Your objective »
Copy these items word for word, keeping every line as it appears.

Entries taken from a collection
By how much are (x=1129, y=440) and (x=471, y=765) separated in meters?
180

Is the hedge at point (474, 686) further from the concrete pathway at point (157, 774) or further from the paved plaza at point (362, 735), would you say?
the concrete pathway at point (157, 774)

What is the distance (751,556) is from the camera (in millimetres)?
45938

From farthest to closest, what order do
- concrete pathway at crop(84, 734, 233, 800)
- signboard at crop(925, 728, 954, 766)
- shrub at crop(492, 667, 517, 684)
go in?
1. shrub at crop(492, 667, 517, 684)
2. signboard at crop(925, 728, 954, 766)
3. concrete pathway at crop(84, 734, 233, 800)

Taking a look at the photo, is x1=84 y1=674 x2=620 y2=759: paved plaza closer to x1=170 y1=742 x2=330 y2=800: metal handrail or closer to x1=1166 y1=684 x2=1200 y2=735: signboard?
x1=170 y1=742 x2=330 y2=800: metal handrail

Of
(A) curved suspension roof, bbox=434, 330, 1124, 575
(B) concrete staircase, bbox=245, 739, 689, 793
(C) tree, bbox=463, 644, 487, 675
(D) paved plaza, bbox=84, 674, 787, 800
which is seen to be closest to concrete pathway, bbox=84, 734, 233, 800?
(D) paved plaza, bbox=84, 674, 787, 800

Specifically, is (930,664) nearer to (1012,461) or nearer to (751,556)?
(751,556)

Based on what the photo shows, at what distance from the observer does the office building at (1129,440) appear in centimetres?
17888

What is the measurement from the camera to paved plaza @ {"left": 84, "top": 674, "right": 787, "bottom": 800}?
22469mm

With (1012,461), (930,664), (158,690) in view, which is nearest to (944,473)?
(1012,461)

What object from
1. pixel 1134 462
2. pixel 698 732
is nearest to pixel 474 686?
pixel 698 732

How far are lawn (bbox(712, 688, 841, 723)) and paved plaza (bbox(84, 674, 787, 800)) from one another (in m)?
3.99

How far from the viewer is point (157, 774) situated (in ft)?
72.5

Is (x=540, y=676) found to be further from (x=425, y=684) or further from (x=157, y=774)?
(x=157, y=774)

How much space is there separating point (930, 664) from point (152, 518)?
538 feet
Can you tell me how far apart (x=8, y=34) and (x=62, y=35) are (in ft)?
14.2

Task response »
By how much are (x=1129, y=440) and (x=471, y=765) separated in meters?
180

Is the hedge at point (474, 686) further from the concrete pathway at point (157, 774) or further from the paved plaza at point (362, 735), would you say?
the concrete pathway at point (157, 774)

What is the distance (751,556) is from the camera (in millimetres)?
45938

From farthest to closest, what order do
- concrete pathway at crop(84, 734, 233, 800)
- signboard at crop(925, 728, 954, 766)
- shrub at crop(492, 667, 517, 684)
go in?
1. shrub at crop(492, 667, 517, 684)
2. signboard at crop(925, 728, 954, 766)
3. concrete pathway at crop(84, 734, 233, 800)

Taking a look at the photo, is x1=84 y1=674 x2=620 y2=759: paved plaza closer to x1=170 y1=742 x2=330 y2=800: metal handrail or closer to x1=1166 y1=684 x2=1200 y2=735: signboard?
x1=170 y1=742 x2=330 y2=800: metal handrail

Of
(A) curved suspension roof, bbox=434, 330, 1124, 575
(B) concrete staircase, bbox=245, 739, 689, 793
(C) tree, bbox=463, 644, 487, 675
(D) paved plaza, bbox=84, 674, 787, 800
which is seen to be closest to concrete pathway, bbox=84, 734, 233, 800?
(D) paved plaza, bbox=84, 674, 787, 800

Specifically, is (930,664) nearer to (1012,461) or nearer to (751,556)?
(751,556)

Based on what the photo shows, at what distance from the observer does the office building at (1129,440) appear in centimetres?
17888

What is the measurement from the camera to paved plaza @ {"left": 84, "top": 674, "right": 787, "bottom": 800}?
22469mm

With (1012,461), (930,664), (158,690) in view, which is nearest to (944,473)?
(1012,461)

What object from
1. pixel 1134 462
2. pixel 698 732
is nearest to pixel 474 686?
pixel 698 732

How far are lawn (bbox(712, 688, 841, 723)) and paved plaza (bbox(84, 674, 787, 800)) from one another (in m)?
3.99

How far from the viewer is point (157, 774) situated (in ft)?
72.5

Is (x=540, y=676) found to be further from (x=425, y=684) or further from (x=157, y=774)?
(x=157, y=774)

How much space is there separating point (930, 664) from point (152, 518)?
538 feet
Can you tell me how far apart (x=8, y=34) and (x=62, y=35) are (in ft)?
14.2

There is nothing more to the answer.